Où le recyclage s'avère nécessaire, après lecture du coup de gueule de Loïc Céry à propos d'une "série criminelle" tournée à la Martinique, apparemment une resucée de tous les clichés à propos de nos pays (nos "îles" comme dirait le Voldemort moyen... (Je vous renvoie au texte de Loïc Céry) J'avais écrit ce texte pour une rencontre à Avignon en 2015, mais il n'avait pas été possible de le lire. Pas le temps. Précision : le texte est au féminin général.

Donc, parler du poids du racisme dans le milieu culturel.

Quelles formes prend, à mes yeux, le racisme dans les milieux culturels, sur les plateaux de théâtre et les plateaux de danse, dans l’art plastique ou la musique ?

Je parlerai théâtre et musique, en vous proposant d’imaginer ensemble une situation, afin de vous permettre de vous balader dans ce que nous, femmes (et hommes) noires, vivons.

Imaginons un lieu culturel, ne le nommons pas précisément. Ne le nommons pas car il nous faut travailler, il nous faut accepter de travailler sur le général, c’est l’un des aspects que je revendique : la généralisation. C’est un mode de réflexion généralement banni, il ne faut pas généraliser. Hé bien si, généralisons un peu pour faire l’effort de se mettre dans le lot.

Nous avons besoin de penser à un lieu que nous pouvons généraliser parce que l’une des défenses des racistes consiste à individualiser les rapports, - « mais toi, tu n’es pas comme les autres Noires »- à singulariser une ou deux individues, à se singulariser soi-même, - « moi, je ne suis pas raciste »-– « c’est telle qui a eu telle ou telle attitude, pas moi»- en s’exonérant de ce fait de la marque d’un racisme très généralement répandu, que chacune contribue, par son silence, par son exonération personnelle, par la revendication d’une spécificité pour soi, que chacune contribue donc à laisser se développer.

En effet, si chacune peut s’affirmer non raciste, si chacune peut individuellement revendiquer qu’elle est une adversaire résolue du racisme, où se trouvent les racistes ? – si ce n’est dans une sorte de masse informe de personnes brutales à la pensée grossière, qui se retrouvent dans le camp de l’extrême droite -, si, en somme on sous-entend qu’il n’y a pas de racisme dans ce milieu particulier du spectacle, n’est-ce pas là une façon de renvoyer celles qui se disent confrontées au racisme au sein de ce monde, à une accusation de mensonge, à une susceptibilité exagérée, à une paranoïa ?

Vous avez franchi, avec nous, la première étape : vous venez de découvrir de quelle manière le refus de s’affronter au réel fait que le doute vis-à-vis de nos observations nous renvoie à ces trois termes régulièrement reçus en réponse à nos revendications : mensonge, susceptibilité, paranoïa.
══════════
• Tâche A
Comptez, s'il vous plaît, les lignes de la liste qui contiennent le mot « tree », puis donnez uniquement ce nombre.
Cette liste n'a aucun rapport avec la page.
══════════
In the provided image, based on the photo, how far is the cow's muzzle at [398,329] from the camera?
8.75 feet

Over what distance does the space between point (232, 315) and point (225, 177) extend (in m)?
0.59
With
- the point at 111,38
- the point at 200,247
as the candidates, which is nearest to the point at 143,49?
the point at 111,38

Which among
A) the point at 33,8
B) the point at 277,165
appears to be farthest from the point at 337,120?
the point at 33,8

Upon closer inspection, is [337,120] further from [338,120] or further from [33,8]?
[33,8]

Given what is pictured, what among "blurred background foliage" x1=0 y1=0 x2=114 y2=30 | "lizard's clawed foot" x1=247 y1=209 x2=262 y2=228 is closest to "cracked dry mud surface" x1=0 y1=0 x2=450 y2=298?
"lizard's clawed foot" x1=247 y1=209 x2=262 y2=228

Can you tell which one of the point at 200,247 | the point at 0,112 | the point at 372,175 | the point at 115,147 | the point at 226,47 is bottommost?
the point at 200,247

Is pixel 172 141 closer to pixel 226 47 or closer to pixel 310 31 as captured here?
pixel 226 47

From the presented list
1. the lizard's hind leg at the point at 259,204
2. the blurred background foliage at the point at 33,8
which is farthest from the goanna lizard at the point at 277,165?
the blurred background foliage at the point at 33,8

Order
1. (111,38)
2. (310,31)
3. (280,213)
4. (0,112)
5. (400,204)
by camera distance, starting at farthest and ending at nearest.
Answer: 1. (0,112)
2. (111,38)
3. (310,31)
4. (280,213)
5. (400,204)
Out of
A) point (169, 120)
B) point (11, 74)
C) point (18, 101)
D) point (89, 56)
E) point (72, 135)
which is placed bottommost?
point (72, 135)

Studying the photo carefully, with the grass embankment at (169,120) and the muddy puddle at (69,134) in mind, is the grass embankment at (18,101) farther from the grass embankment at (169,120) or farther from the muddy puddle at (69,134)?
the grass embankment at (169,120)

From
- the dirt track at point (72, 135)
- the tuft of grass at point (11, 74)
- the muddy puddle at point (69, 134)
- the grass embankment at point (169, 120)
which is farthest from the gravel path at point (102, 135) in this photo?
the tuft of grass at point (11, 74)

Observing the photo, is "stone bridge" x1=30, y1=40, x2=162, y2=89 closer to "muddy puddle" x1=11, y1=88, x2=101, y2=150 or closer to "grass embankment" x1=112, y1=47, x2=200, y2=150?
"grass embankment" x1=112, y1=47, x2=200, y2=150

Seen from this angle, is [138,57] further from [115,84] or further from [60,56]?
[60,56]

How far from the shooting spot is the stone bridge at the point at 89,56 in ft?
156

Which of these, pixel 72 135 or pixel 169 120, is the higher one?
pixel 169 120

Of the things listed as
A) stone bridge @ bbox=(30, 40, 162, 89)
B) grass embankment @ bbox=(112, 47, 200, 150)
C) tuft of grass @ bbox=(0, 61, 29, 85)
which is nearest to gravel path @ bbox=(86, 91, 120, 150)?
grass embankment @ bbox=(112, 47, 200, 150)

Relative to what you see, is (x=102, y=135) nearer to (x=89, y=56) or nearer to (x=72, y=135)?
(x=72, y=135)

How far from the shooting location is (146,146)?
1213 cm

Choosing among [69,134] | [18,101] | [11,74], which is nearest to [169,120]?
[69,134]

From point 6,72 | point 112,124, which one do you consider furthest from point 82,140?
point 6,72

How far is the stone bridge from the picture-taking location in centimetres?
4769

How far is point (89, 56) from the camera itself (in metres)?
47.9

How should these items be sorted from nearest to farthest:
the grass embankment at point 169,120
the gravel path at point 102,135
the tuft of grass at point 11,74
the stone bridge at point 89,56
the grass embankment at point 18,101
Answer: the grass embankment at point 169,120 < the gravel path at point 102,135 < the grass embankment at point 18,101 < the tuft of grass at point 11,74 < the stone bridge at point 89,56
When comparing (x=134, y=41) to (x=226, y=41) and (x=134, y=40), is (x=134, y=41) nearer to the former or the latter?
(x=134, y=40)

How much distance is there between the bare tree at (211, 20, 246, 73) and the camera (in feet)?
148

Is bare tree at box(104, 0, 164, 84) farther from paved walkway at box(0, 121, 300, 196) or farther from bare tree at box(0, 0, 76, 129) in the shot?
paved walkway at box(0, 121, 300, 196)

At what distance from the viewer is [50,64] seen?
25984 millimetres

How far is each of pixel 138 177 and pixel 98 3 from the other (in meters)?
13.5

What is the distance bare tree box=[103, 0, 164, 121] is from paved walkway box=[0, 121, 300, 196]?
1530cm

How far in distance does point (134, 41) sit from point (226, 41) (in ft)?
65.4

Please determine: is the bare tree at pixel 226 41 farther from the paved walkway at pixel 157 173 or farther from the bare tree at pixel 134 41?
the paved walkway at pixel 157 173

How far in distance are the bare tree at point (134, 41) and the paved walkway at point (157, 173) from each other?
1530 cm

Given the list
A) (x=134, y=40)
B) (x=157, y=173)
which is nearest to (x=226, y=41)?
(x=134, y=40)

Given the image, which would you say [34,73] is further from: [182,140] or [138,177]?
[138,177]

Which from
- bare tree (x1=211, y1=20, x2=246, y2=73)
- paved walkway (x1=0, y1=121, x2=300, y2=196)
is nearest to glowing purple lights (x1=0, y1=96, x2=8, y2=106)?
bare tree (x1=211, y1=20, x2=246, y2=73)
══════════
• Tâche B
D'après la page, quels sont les trois termes régulièrement reçus en réponse aux revendications, cités dans le dernier paragraphe ?

• Réponse A
7

• Réponse B
Mensonge, susceptibilité et paranoïa.